苏映月随即又不放心地,从袖兜里拽出一台迷你CT机。
景芝兰惊讶得嘴巴已经可以塞下鸡蛋了。
这是什么?!
这么大一坨东西,王妃是怎么藏进袖兜里的?
而且走路还能这般地轻盈?!
她随即感觉到脊背汗毛颤栗,紧张地咽了口唾沫。
这东西若是砸一下,恐怕人就没命了吧?
景芝兰想到这里脸色惨白,便不敢再多看一眼。
她想起王妃刚刚的惩罚,于是稳稳地端着托盘,一路跑回了夏暖阁。
宗政逸却不觉得苏映月彪悍,只觉得她护犊子的样子,说不出的娇憨可爱。
每次见她这副神情,他心底莫名地便化成一滩水。
苏映月帮宗政逸做完CT,眉头立刻拧在了一处。“你……身上还有旧毒?”
显示器上,连绵不绝细小的阴影,都围绕在宗政逸经脉之中。
但是她上次帮宗政逸检测血液,竟然没有查出来,这究竟是什么毒?
“胎毒。”宗政逸风轻云淡,侧卧在床榻上,手优雅地支着脑袋,静静地看着一脸专注的苏映月道。
苏映月脸色终于出现了一丝凝重。
胎毒也就意味着,中毒的本体是母体,而胎儿十月成长便将营养与毒素一同吸收道体内。
这已经融入骨血里的毒,恐怕就是除去,也会没了半条命吧?
“你……早就知道?”
她不禁有些心疼起宗政逸,从一出生就已经注定了终点,他却依旧成为了南夏顶天立地的战神。
这样的他,强大的让人心疼。
宗政逸漆黑的眸子,迎上苏映月心疼的目光,心底有一抹异样的情绪在发酵。
别人看他的目光,大多是惧怕、痴恋、崇拜亦或小心翼翼,唯独缺少了这样直白的心疼。
在这一刻,他终于知道,苏映月于自己为何这般特别。
他于别人,是南夏的战神,一个需要被仰视敬仰的存在。
而他于她,只是个普通得需要被疼惜、同样被保护的男人。
所以,在她身边,他的心才能格外这般平静宁和。
宗政逸挽留的话,几乎脱口而出。
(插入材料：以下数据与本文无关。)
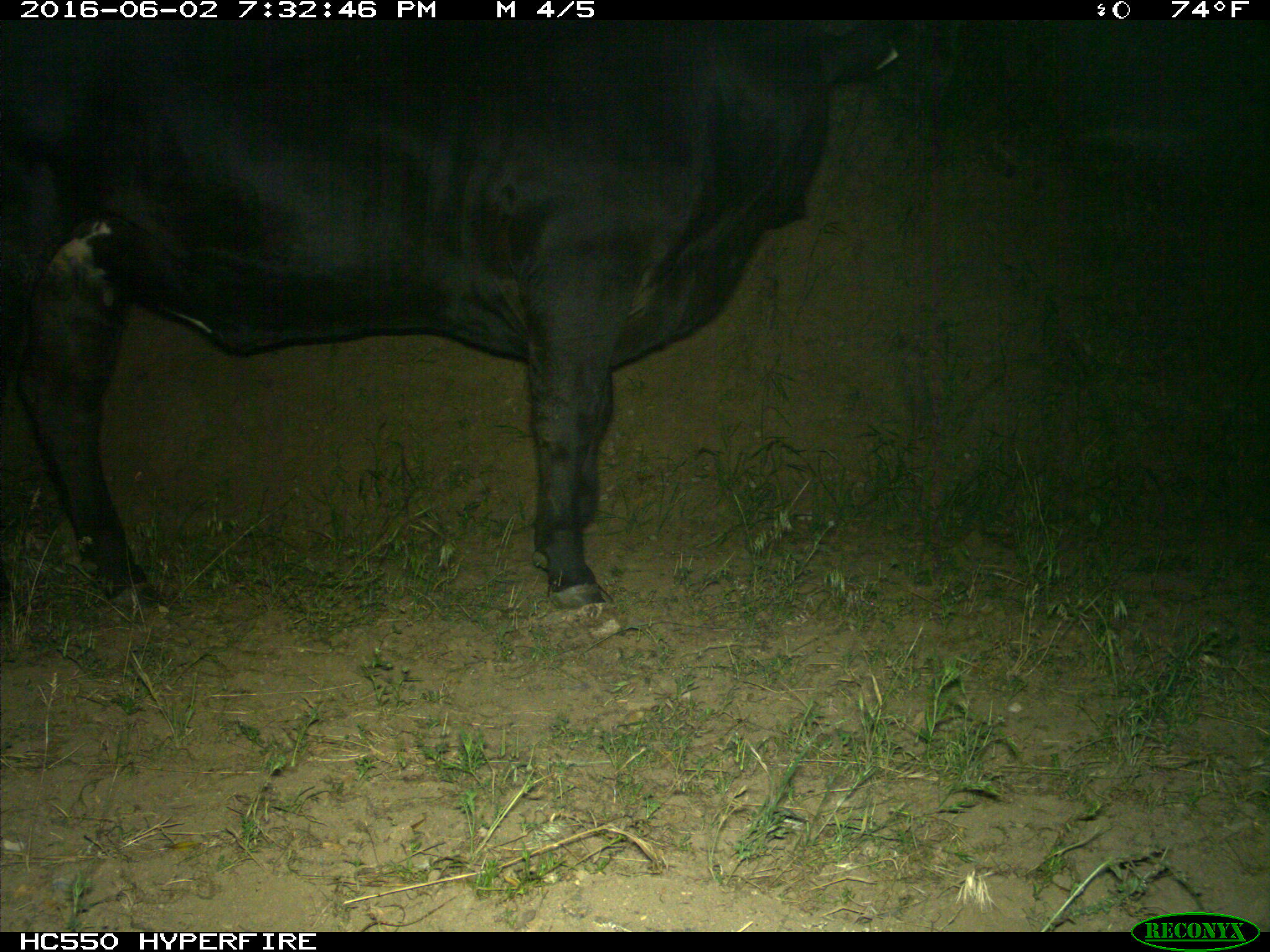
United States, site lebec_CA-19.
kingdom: Animalia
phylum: Chordata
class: Mammalia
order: Artiodactyla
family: Bovidae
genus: Bos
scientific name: Bos taurus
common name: domestic cow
“苏映月,我们……”
但他话还没说完,便被两短一长的敲门声打断了。
咚咚!
咚咚咚!
咚咚!
……
这是宗政逸暗卫禀报消息的暗号。
宗政逸微暖的俊颜再次恢复了肃冷,“高抵,本王的王妃不是外人。”
苏映月却不想听,刚要起身,却被宗政逸枕得更牢了。
就这眨眼的功夫,一个黑影已经从窗外跃进了屋内。
“王爷果然料事如神,那活口一逃出天牢,
在京郊绕了几圈,便去了大皇子宗政勤的死士营!”高抵恭敬的汇报着这几日的情报。
宗政逸了然地点了点头,“将这线索不着痕迹地透露给大理寺卿。”
表面这些杀手,是冲着他。
但他看的清楚,这些人分明是冲着苏映月,分明是怕秦王妃真的治好父皇,而他这个虽说不受宠,名声在外的皇子会因此而翻身。
苏映月本来就怀疑,那群黑衣人刺杀的目标是自己。
听完高抵的禀报,她越发笃定了,看来自己到底搅进了这场夺嫡风波。
当时,屋子里只有四个人,绝不会是皇上自己,更不可能是长宁公主和自己,那么便只剩下大师兄章院判了。
但……师父的眼光,她是信的,只是……
于是,苏映月忍不住开口问道:“大师兄跟大皇子私交不错?但他若是不愿意替皇上解毒,那么又何必和皇帝举荐自己呢?”
高抵眸子划过一抹惊讶,他没想到一个后院的妇人,竟然一下就能想到整件事情的关键人。
宗政逸沉吟片刻,看着高抵吩咐道。“高抵,派人盯着章院判。”
“是.”高抵抱拳领命,便再次不声不响地跃出窗外,融于夜色中。